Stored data
- - - - - - -
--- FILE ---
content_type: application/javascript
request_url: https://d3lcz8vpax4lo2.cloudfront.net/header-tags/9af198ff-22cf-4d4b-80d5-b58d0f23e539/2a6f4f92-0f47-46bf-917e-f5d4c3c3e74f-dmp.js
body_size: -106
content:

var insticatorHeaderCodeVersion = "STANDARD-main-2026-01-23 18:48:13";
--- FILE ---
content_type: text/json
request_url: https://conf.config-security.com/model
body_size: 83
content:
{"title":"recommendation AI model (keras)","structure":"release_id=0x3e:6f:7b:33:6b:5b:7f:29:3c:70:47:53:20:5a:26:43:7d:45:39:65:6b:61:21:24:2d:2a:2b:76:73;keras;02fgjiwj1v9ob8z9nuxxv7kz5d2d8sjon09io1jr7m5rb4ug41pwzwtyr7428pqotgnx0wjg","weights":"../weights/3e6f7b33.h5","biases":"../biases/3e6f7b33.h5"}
- - - - - - -
## [What is being asked]
From the line containing "body_size: -106" to the last line of the records above, please write out every line exactly and add nothing.

## [Exercise response]
body_size: -106
content:

var insticatorHeaderCodeVersion = "STANDARD-main-2026-01-23 18:48:13";
--- FILE ---
content_type: text/json
request_url: https://conf.config-security.com/model
body_size: 83
content:
{"title":"recommendation AI model (keras)","structure":"release_id=0x3e:6f:7b:33:6b:5b:7f:29:3c:70:47:53:20:5a:26:43:7d:45:39:65:6b:61:21:24:2d:2a:2b:76:73;keras;02fgjiwj1v9ob8z9nuxxv7kz5d2d8sjon09io1jr7m5rb4ug41pwzwtyr7428pqotgnx0wjg","weights":"../weights/3e6f7b33.h5","biases":"../biases/3e6f7b33.h5"}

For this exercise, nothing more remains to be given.